神と黒き人々は奥で話し込んでいましたが、
やがて黒き人々は、人々の元にやってきて、人々の願いを聞きました。
「冬を越せる布が欲しい」
「飢えないほどの畑が欲しい」
「病を治してほしい」
黒き人々は願いを聞き届けると、暖かい布地を、よく育つ種もみを、人々に与えました。
黒き人々は、神から得た力で、歩けぬ人も歩かせることが出来ました。
それから黒き人々は時々この国に訪れ、宴を開いては人々の願いを叶えました。
しかし、何度もそれが続くと、人々は、求めます。
もっと長く上等な布を。
もっと多く美味しい食物を。
娯楽を。
香を。
黒き人々は求められるままそれを与えました。
しかしある時、宴が明けて、香りが風と共に吹き去った頃。
酩酊から目を覚ました人々は気付きます。
若者がみんな、跡形もなく消えてしまいました。
母は、父は、子は、祖父母は、驚き、みな悲しみました。
そして、思いました。
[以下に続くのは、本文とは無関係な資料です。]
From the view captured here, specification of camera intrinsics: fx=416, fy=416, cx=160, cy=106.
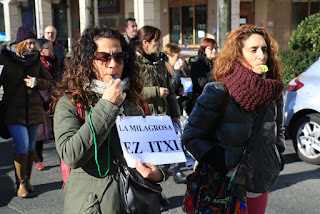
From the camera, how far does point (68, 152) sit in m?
1.93

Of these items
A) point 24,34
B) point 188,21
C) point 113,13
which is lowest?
point 24,34

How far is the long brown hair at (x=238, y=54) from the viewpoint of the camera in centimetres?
284

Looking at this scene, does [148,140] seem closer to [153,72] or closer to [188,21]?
[153,72]

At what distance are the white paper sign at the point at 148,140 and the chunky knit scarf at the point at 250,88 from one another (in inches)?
25.4

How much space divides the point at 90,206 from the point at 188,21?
21701 millimetres

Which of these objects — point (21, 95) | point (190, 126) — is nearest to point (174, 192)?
point (21, 95)

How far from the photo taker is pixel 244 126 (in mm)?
2611

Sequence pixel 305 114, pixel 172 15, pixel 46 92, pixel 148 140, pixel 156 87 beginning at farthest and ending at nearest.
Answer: pixel 172 15, pixel 305 114, pixel 46 92, pixel 156 87, pixel 148 140

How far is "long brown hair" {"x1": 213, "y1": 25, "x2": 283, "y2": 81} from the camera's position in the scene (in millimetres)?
2842

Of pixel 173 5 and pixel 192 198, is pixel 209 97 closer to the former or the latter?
pixel 192 198

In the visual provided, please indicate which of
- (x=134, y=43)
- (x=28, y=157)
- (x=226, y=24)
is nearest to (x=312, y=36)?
(x=226, y=24)

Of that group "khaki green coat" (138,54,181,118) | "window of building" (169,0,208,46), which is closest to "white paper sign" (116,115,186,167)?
"khaki green coat" (138,54,181,118)

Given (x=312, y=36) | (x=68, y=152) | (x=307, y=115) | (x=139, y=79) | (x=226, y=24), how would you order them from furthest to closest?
(x=312, y=36) → (x=226, y=24) → (x=307, y=115) → (x=139, y=79) → (x=68, y=152)

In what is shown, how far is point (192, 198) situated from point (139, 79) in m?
Result: 0.82
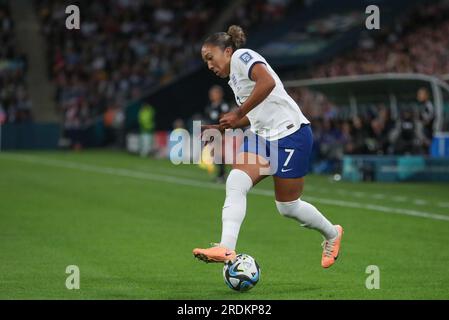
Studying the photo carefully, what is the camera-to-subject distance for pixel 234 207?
960cm

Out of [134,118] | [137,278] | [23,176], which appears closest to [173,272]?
[137,278]

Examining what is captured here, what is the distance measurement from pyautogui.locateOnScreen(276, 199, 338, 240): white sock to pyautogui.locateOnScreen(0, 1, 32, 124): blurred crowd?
35039mm

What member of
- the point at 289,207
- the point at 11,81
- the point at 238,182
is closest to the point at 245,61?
the point at 238,182

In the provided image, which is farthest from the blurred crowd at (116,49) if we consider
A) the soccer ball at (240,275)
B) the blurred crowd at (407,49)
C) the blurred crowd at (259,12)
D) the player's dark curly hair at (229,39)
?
the soccer ball at (240,275)

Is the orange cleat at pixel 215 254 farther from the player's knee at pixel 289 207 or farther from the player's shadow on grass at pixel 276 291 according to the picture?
the player's knee at pixel 289 207

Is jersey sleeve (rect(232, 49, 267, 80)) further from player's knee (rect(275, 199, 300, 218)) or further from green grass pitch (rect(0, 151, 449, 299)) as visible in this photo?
green grass pitch (rect(0, 151, 449, 299))

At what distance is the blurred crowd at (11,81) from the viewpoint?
4506 cm

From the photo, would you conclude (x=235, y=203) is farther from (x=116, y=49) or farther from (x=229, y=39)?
(x=116, y=49)

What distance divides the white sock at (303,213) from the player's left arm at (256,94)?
995 mm

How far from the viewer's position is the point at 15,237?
1373 cm

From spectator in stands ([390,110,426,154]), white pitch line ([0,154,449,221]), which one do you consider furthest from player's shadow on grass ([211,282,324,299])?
spectator in stands ([390,110,426,154])

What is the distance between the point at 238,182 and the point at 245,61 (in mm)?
1087

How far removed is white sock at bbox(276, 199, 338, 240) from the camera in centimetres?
1002
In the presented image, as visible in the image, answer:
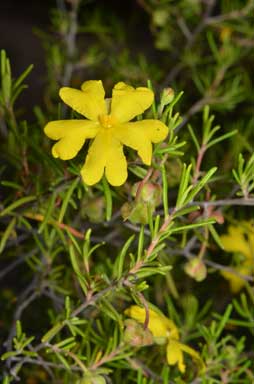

欲に駆られ、よどんだ心で、
神への祈りをおろそかにしてしまった罰ではないか。
黒き人々は何も語りません。
しかし人々は彼らに必要以上に求めることをやめました。
風が吹く時、人はまたいなくなります。
欲深い大きな祈りの澱みは、まだ人々を許していません。
――――――
夢現で、コッパーは物語を見た。
これを聞いたのは…そう、日の差す家で、イメナータが話していて聞いたのだ。
木の高い林や森の中で火を焚く素朴な暮らしをする人々が酒杯を交わす景色。
はて、…森?
この国で、高い木など、一本も見なかったが…。